TVL is used as an indicator of the level of activity and liquidity within the protocol, providing insights into its popularity and the extent to which users trust it with their assets.
How Starknet Scales Ethereum
Starknet, developed by Israeli-based company, StarkWare, enhances the Ethereum network’s performance by enabling off-chain computations and data storage while maintaining the security guarantees provided by the underlying blockchain.
By moving computations off-chain and storing only the necessary data on-chain, Starknet aims to improve transaction throughput and reduce transaction fees. This is achieved through a technology called ZK-rollups, which allows for the aggregation of multiple off-chain transactions into a single on-chain proof. This approach enhances scalability while preserving the decentralized and trustless nature of Ethereum.
“I certainly cannot give any investment advice, but there are many many developers that understand that in order to unleash Ethereum’s scale reaching a global demand, you need new, safe, and battle-tested technologies,” StarkWare President and Co-Founder, Eli Ben-Sasson, said in a recent interview, adding that Starknet is already recognized as a ‘hell of a technology stack.’
Starknet utilizes a layer-2 scaling technique called zero-knowledge rollups to achieve scalability and cost-efficiency. Zero-knowledge rollups bundle numerous transactions together off-chain, known as the data availability layer, and generate a succinct proof that attests to the validity of these transactions. This proof is then submitted and verified on the Ethereum blockchain, known as the execution layer.
JediSwap, a permissionless automated market maker (AMM) is currently the major player in the Starknet ecosystem, commanding over 57% of the TVL, which amounts to more than $6 million.

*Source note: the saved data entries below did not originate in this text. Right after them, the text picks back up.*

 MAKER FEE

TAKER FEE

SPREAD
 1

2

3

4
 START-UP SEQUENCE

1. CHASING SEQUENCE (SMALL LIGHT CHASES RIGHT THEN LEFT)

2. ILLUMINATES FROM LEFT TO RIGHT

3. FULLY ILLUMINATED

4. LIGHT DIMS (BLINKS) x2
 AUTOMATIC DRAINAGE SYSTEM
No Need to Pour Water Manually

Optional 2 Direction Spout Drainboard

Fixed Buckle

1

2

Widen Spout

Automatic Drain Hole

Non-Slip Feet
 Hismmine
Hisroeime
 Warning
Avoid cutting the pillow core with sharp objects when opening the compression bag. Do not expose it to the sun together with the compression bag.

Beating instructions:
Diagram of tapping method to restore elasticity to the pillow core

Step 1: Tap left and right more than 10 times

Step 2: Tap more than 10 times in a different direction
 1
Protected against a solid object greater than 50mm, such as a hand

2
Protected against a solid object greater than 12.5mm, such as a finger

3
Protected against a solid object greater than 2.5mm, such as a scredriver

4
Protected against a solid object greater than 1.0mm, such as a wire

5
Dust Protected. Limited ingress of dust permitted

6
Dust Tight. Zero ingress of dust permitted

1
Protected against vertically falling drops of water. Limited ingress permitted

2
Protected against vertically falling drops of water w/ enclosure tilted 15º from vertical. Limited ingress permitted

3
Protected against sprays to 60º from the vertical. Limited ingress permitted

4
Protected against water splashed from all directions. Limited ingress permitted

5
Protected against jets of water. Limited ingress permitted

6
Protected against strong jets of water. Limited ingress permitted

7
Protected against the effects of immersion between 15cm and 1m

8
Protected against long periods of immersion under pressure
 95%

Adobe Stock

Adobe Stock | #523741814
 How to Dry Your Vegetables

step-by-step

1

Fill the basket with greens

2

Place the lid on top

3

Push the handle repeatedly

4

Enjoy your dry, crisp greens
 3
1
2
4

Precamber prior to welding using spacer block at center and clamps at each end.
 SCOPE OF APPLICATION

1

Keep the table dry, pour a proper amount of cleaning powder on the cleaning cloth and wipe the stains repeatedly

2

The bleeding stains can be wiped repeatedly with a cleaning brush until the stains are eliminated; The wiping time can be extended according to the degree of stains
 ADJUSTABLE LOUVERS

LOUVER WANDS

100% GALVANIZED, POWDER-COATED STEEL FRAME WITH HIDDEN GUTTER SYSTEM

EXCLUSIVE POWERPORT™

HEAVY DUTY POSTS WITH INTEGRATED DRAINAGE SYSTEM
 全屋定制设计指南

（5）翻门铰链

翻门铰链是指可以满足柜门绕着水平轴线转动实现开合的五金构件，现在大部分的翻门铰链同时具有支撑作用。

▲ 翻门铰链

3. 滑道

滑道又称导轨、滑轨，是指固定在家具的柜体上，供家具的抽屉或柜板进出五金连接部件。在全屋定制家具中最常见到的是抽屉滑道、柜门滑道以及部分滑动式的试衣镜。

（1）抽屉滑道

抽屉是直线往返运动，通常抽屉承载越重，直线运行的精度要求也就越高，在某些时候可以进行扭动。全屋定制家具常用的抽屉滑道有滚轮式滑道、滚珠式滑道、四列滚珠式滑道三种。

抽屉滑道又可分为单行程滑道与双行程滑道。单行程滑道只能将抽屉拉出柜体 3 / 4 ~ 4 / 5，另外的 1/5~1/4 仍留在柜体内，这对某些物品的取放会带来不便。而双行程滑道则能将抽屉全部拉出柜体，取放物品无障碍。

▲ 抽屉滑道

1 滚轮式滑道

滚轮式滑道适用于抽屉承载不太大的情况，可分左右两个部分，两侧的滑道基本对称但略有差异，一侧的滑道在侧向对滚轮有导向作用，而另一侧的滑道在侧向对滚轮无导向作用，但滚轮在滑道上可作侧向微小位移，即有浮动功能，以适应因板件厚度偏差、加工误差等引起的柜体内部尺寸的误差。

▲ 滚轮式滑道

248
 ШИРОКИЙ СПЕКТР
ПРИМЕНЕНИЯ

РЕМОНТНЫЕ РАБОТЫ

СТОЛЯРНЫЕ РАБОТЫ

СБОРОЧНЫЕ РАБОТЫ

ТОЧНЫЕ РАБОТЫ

Starknet is however under stiff competition in the Ethereum layer two market with the likes of Arbitrum and Optimism, for example, commanding TVLs of $2.4 billion and $884 million, respectively. The growth of these two, some of the earliest scaling technologies, comes following swift adoption among DeFi heavyweights on each network, including Uniswap, Aave, and Curve.
Starknet, on its part, points to Cairo, a programming language inspired by Rust, as the key behind its growth. According to Ben Sasson, Cairo is ‘the most modern and best smart contract language out there that developers are flocking to.’
Sasson adds that Starknet is scheduled to upgrade to version 0.12 in June 2023 and is anticipated to bring notable improvements, particularly in terms of increased throughput.